Marvin, Jack and Natalie have breakfast together. Marvin admits that he is not sure if he is Natalie's father, but gives her a four-year-old postcard from her mother in Ecuador. In it, her mother asks Marvin to take care of Natalie and never say anything about her, explaining: "It's too late and much too complicated." However, Marvin encourages Natalie to find her mother, believing that they both need closure over the abandonment. Marvin then announces that he is retiring from construction and is ready to invest in Jack's "wacky scheme" which cannot be any worse than Leon's.

==Production, release, and reception==
Flypaper was shot in 1997, in the period from June 9 to July 16. John C. McGinley was not cast until a week into filming. The film premiered at the American Film Market (AFM), from February 26 to March 6, 1998; it was released straight-to-DVD on June 27, 2000, by Trimark Home Video.
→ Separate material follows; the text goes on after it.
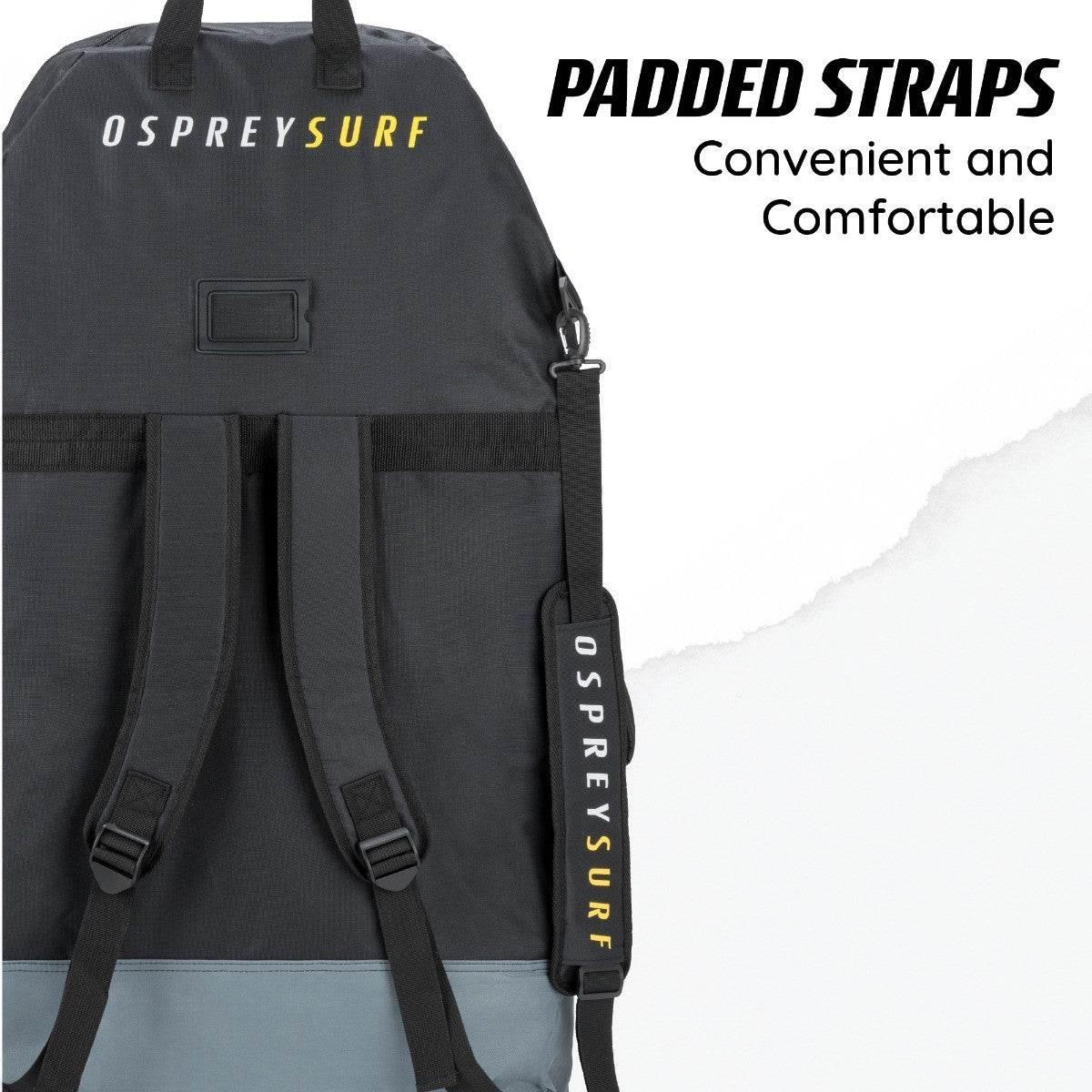 Osprey Bodyboard Carry Bag – Padded Triple Board Bag - Cloud Nine Stores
TV Guide called the film among the "second-rate rip-offs" of Pulp Fiction, criticizing it as merely a series of bizarre interwoven storylines without a "substantive whole" and "the highly idiosyncratic worldview that makes Quentin Tarantino's films so singular". Conversely, DVD Talk "very highly recommended" both the DVD and the film, whose outlandish set pieces they said give it "a tremendously high replay value" on video that the disc should be worth purchasing despite its scant bonus materials typical of Trimark releases.

In 2011, Total Film ranked Lucy Liu and James Wilder's sex scene in a water-free pool filled with rattlesnakes as one of the "50 Worst Movie Sex Scenes", advising audiences to look away when Liu and Wilder "copulate as narked snakes bite their naked bods".